Copy only what lies from the line containing "обои Ведьмы в лесу рисунок фото" through the line containing "Like Miles by C Lanzbom" in the entries below, keeping both end lines exact and dropping every picture.

Available data ::
*** Begin section ***
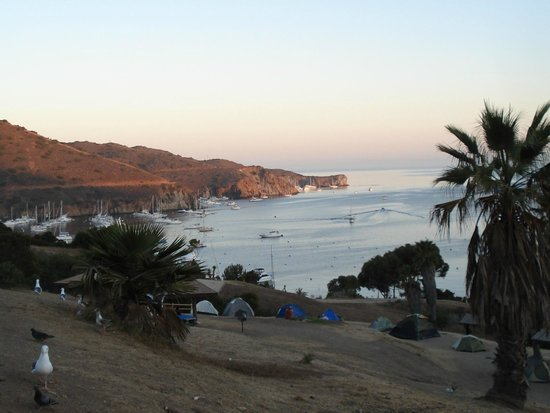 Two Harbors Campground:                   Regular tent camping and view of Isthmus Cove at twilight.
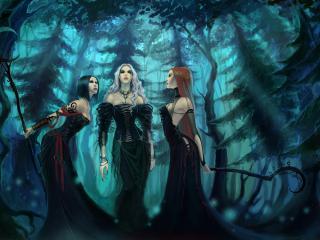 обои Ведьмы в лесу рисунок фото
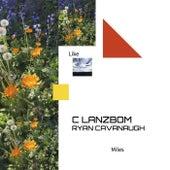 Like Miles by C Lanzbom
*** End section ***
*** Begin section ***
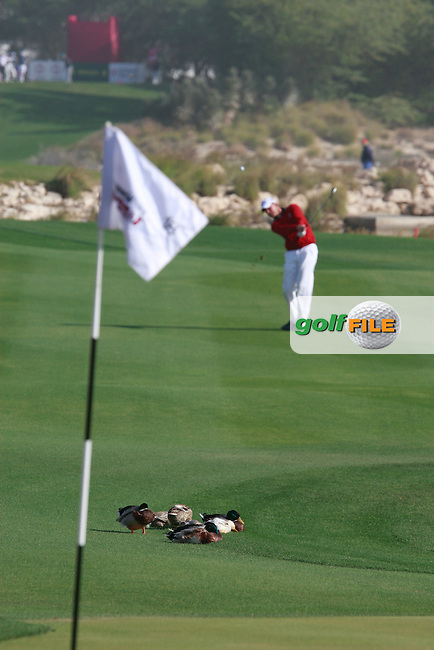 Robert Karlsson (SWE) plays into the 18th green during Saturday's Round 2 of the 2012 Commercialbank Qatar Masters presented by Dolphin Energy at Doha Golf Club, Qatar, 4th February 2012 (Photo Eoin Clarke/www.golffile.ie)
*** End section ***
Solution for this problem ::
 обои Ведьмы в лесу рисунок фото
 Like Miles by C Lanzbom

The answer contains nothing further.